The Harding administration made its first symbolic enactment of its anti-League substitute for pursuit of the peace process by responding to Irreconcilable senator Borah’s resolution requesting a conference to discuss naval disarmament. It invited all the major powers except the German and Russian pariahs to Washington for that purpose, and also to discuss Pacific and Far Eastern questions. The American delegation was headed by Hughes, Root, and Lodge. Hughes was elected conference chairman and proposed not only a limitation of naval construction but the scrapping of large numbers of warships. Since the German fleet had already destroyed itself and the Russians were not invited, it was an orgy of self-enfeeblement by the victorious Allied powers. The U.S. agreed to scrap 645,000 tons, Britain 583,000 tons, Japan 480,000 tons, and so forth, and ratios of capital ships (over 10,000 tons and guns of more than 10-inch diameters) were to be 5 U.K, 5 U.S., 3 Japan, and 1.67 each for France and Italy. There was to be a 10-year moratorium on new capital-ship construction. There were separate treaties governing use of submarines, banning asphyxiating gases at sea, recognizing reciprocally rights in the Pacific, abrogating the Anglo-Japanese Treaty, and pledging all against the aggression of any power; there was the usual claptrap about guaranteeing Chinese independence and territorial integrity and the Open Door, which was itself a mockery of Chinese sovereignty; restoration to China of some control over her customs and of Shantung and Kiachow from Japan; and there were some agreements governing trans-Pacific cables. U.S. Senate ratification was heavily conditionalized. (The Chinese attended and had a ragtag of assets in what they called their “water force.” They successfully rebutted the sarcasm of the upstart Japanese at the conference.)
The Pacific and Chinese provisions were ignored, as was Japan’s pledge to naval moderation. The net effect was simply to deprive the major Western powers of 1.3 million tons of warships, including more than 20 capital ships that could have been useful in future conflicts, such as in convoy protection and support for amphibious landings. Nor should the British have been in such a hurry to allow the United States parity with it in naval forces. The initial American reaction was prideful euphoria that it was contributing importantly to world peace without surrendering sovereignty to the League. Of course, this was a mirage.
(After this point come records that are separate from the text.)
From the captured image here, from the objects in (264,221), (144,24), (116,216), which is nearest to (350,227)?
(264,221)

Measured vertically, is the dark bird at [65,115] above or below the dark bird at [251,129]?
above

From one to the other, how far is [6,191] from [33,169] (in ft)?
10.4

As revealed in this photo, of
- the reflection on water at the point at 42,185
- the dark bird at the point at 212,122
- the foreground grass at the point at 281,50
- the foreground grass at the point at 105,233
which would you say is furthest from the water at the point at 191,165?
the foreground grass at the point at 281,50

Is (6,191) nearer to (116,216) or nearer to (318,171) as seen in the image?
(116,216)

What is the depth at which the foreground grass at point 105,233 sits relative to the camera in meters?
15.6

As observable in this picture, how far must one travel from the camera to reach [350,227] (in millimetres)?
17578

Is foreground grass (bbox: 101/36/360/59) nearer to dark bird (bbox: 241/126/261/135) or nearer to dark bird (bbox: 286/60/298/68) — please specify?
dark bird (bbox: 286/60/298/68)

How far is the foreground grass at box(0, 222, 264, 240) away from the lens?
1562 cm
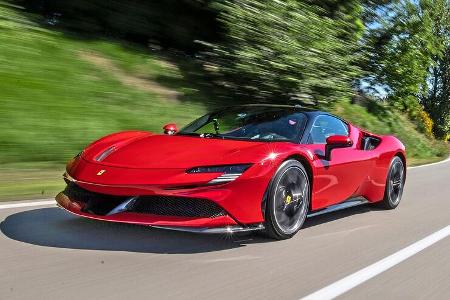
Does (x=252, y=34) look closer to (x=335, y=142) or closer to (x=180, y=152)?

The next great issue was war debts. The United States was owed $10,950,000,000 from the various European powers, and the British and the French early proposed that they cancel their debts in exchange for their cancellation of debts from others, including German reparations. Wilson and his successors refused. The American attitude was summed up in Coolidge’s rhetorical question: “They hired the money, didn’t they?” However, financial realities imposed themselves very inconveniently. The World War Foreign Debt Commission was set up in February 1922, and a 62-year payback with an interest rate of 2.135 percent was agreed. In 1924, Italy arranged the elimination of 80 percent of its debt and an interest rate reduction to 0.4 percent. In 1926, the French achieved a 60.3 percent reduction, and a rate of 1.6 percent.